- _Fragmento_:
Aquí también hubo balas y lacrimógenas. Cualquiera que se haya quedado en la plaza después de que empezara el toque de queda lo sabe perfectamente; los que vivimos a unas cuadras de la plaza, sobre todo. Pero es cierto: los guanacos, los zorrillos, la policía, los militares aparecían cuando ya buena parte de los manifestantes nos habíamos retirado de la plaza. En la tarde, bajo el sol, cuando éramos miles, no intervenían, y entonces en ese solo gesto de permitir que las manifestaciones fueran pacíficas -como lo han sido en su gran mayoría (esto no hay que dejar de repetirlo una y otra vez)- se puede leer uno de los problemas que hizo que explotara esta crisis: los privilegios, la clase, ese orden social que ha convertido las desigualdades en una mala costumbre. Así funciona: mientras en Plaza Italia, en el centro y en otras comunas se reprimía ferozmente, en Plaza Ñuñoa todo parecía perfecto, limpio y pacífico. Y lo era sobre todo porque ahí el guanaco y las Fuerzas Especiales no irrumpían con su violencia. Hay que ser claros: las protestas en Plaza Ñuñoa resultaban ejemplares por eso y no porque la gente fuera distinta a los miles que se manifestaban en otros lugares de Santiago y de Chile. Los medios se aferraron a esa idea injusta -algunos diarios y, sobre todo, la televisión-, lo que, por supuesto, generó discusiones e incomodidades entre los propios manifestantes. No creo que hayamos sido pocos los que pensábamos en esas contradicciones mientras seguíamos ahí, protestando, pero sabiendo que una vez más estábamos siendo privilegiados.
Quizá uno de los mayores problemas de este país es la poca autoconciencia social que tiene la clase privilegiada. "Tienen mucha conciencia de sus méritos, pero poca de sus privilegios", escribió alguna vez por ahí el dramaturgo Luis Barrales, mucho antes de que una buena parte de Chile saliera a la calle a exigir un país más justo.

- _Datos mostrados_:
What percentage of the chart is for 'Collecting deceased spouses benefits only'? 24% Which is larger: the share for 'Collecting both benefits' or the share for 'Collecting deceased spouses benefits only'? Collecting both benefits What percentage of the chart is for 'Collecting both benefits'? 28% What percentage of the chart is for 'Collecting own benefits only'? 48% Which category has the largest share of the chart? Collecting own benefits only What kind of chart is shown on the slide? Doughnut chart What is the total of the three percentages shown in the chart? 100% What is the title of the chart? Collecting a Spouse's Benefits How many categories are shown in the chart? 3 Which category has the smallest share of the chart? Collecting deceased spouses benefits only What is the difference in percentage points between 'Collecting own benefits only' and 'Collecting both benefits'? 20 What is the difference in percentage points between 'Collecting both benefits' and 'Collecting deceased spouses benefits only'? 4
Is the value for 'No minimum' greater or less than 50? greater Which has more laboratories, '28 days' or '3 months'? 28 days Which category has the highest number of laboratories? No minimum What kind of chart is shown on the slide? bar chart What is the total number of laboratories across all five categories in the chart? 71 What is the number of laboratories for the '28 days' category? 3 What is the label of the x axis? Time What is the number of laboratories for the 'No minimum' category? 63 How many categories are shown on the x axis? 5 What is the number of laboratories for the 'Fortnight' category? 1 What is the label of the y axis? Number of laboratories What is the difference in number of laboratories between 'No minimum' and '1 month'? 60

* * *

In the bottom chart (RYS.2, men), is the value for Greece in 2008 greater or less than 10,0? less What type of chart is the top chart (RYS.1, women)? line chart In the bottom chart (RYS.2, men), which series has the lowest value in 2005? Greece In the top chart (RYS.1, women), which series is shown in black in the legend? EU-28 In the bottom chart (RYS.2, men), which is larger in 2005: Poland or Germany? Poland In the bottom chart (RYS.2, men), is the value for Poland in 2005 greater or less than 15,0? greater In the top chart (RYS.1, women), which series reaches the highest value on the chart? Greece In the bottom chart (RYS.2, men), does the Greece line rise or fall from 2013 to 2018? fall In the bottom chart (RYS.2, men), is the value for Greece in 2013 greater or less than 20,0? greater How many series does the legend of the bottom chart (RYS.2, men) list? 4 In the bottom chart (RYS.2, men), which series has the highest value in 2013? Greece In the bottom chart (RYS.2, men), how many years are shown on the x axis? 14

- _Consigna_:
Escriba la continuación del fragmento sobre las protestas en Plaza Ñuñoa, comenzando después de su última oración. El listado no guarda relación alguna con el fragmento.

- _Resultado_:
La Plaza Ñuñoa, entonces, estaba llena de contradicciones: un día se organizaba un "cacerolazo cultural" y por momentos -por escasos momentos, hay que decirlo- todo parecía una fiesta -cuando sabemos que nada de esto es una fiesta-, pero al día siguiente uno podía ver a un hombre sosteniendo un retrato de Marx junto a un papel en el que leíamos: "Toda historia de la sociedad humana es una historia de lucha de clases". Las contradicciones estaban ahí y uno mismo las sentía, pero al final de la noche, cuando aparecía el guanaco y empezaba la represión, uno pensaba: mejor que la plaza esté llena, siempre, todos los días, gritando y caceroleando.
Esa era una certeza que no se iba a transar.
Después vino ese día hermoso e inefable que fue el viernes 25 de octubre -más de un millón de personas marchando en Santiago- y la atención mediática abandonó Ñuñoa, pero las protestas no se han detenido. Ese mismo viernes, después de haber estado en Plaza Italia, muchos volvimos caminando a casa y avanzamos por Irarrázaval hasta Plaza Ñuñoa, donde la gente seguía caceroleando, con fuerza, con el ánimo suficiente como para dejar en claro que esto iba a seguir.
Y ha seguido.
Ya no hay cámaras de televisión, ni drones, ni periodistas, pero sí hay personas -familias, jóvenes, vecinos- que siguen protestando de diversas formas: cacerolazos, barricadas, música, cabildos. La plaza convertida en un espacio de encuentro, de diálogo: un espacio político. La plaza convertida, también, en un lugar de recogimiento: las velatones por los caídos, por los asesinados, por los detenidos, por los torturados.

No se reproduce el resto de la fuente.